Parallelism. Since the proof system requires a number of repetitions for “soundness amplification,” each of these can be trivially delegated to a separate thread for a linear increase in performance.
Fast cryptographic primitives. Reverie makes use of Blake3 and ChaCha12, since these were found to be the fastest cryptographic primitives (cryptographic hash function and pseudo random function) while still offering a very comfortable security margin.

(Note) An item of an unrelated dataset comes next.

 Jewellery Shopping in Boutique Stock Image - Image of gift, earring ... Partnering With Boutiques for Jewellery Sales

Streaming prover and streaming verifier. Reverie allows the proof to be produced and verified in a steaming fashion: this enables the verifier to validate the proof while the proof is still being generated and transmitted by the prover. This means that Reverie’s proof and verification components are fully asynchronous.
Benchmarks
To benchmark Reverie, we measured the speed of verifying the SHA-256 compression function on this circuit. Reverie averages around 20 SHA-256 compression/second on a (32-core) AMD EPYC 7601:
Num. of SHA-256 compression applications | Proof generation time | AND Gates | XOR Gates | Proof size |
100 | 4.76 s | 2,227,200 | 9,397,400 | 22 MB |
1000 | 50.39 s | 22,272,000 | 93,974,000 | 220 MB |
10000 | 482.97s | 222,720,000 | 939,740,000 | 2.2 GB |
Conclusion
Reverie is the first step in creating high-performance zero-knowledge proofs outside of the dominant SNARK paradigm, and it handles hundreds of millions of AND/XOR gates with relative ease. The project comes with a simple “companion” program (in the “companion” subdirectory) which makes playing with Reverie relatively easy. Try it now on Github and crates.io!